While guidance to ‘work from home’ will also be lifted in step four of the roadmap, Dr Susan Hopkins from Public Health England (PHE) has called on people to continue to follow the advice after 19 July.
“If you’re able to do your job effectively from home, I think in the next four to six weeks, as there’s a spike in cases, we have to do everything we can to do that,” she told Times Radio.
“Then we must continue to look and see and return with caution to the office over the coming weeks, once we start to see a decline in the number of cases,” she added.
Scientific modeling suggests that COVID-19 cases are not due to start declining until mid-August.

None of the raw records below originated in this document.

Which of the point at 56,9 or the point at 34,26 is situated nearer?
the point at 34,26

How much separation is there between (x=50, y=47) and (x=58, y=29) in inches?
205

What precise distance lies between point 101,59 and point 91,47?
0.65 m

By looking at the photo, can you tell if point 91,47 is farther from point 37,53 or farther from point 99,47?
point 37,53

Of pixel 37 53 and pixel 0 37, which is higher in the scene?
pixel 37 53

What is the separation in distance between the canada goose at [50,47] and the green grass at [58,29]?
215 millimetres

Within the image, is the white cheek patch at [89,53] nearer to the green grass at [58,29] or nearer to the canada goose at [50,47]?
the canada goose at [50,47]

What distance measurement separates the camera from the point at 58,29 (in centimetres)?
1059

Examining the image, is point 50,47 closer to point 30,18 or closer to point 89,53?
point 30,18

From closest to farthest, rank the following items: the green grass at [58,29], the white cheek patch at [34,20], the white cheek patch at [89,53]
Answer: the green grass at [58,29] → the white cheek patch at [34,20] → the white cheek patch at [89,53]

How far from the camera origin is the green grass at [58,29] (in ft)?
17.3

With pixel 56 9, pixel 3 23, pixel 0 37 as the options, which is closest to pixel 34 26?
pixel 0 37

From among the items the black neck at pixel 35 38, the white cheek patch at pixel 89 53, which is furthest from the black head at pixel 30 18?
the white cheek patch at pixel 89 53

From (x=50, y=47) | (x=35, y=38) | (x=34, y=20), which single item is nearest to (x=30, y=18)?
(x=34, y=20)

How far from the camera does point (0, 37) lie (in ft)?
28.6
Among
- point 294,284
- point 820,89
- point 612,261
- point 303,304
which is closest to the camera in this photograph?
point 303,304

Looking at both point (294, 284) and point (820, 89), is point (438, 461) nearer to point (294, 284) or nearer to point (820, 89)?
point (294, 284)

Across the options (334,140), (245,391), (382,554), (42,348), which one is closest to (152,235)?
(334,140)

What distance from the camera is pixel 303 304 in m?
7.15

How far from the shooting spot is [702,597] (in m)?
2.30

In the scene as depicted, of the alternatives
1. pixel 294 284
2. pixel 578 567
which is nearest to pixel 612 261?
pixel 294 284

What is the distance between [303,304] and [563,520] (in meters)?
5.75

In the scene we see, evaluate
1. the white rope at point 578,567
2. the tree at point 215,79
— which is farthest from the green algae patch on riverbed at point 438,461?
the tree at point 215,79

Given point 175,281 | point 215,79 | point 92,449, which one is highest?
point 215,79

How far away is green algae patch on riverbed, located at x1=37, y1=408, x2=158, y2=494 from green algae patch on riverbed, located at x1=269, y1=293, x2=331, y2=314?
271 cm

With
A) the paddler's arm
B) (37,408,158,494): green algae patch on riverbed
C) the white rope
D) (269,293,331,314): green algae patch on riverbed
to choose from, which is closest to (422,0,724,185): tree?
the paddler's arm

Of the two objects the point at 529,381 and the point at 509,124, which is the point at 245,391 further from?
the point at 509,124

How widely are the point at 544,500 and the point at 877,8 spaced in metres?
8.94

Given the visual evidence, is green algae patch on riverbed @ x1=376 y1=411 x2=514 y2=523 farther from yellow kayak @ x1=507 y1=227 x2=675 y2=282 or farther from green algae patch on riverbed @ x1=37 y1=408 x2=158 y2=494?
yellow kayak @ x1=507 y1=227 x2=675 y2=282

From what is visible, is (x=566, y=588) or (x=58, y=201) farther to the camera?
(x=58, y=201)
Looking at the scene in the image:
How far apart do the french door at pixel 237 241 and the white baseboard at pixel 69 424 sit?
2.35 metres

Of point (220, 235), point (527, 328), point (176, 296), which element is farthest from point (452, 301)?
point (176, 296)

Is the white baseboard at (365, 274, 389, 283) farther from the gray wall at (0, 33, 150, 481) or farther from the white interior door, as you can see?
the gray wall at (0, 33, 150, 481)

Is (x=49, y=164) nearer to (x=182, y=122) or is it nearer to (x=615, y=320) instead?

Business groups have asked the government for clarification in the wake of Dr. Hopkins’ comments.
“Business leaders are not public health experts and are not expected to know how best to act when confusing and sometimes conflicting information comes from official sources,” said Hannah Essex, co-executive director of the British Chambers of Commerce.
She added that the government “should not waste time putting in place crystal clear guidelines” for businesses on how to help limit the spread of the virus.
Ms. Essex said the staffing shortage is caused by The current rules of self-isolation, Which could force the entire team to stay home for 10 days if one member tests positive for Covid, is likely to see many companies take a “cautious approach” to returning to the workplace from July 19.
Mike Cherry, national president of the Small Business Federation, also called for clarification to employers and employees. “It is the responsibility of the government to prevent confusion and establish a clear and consistent vision,” he said.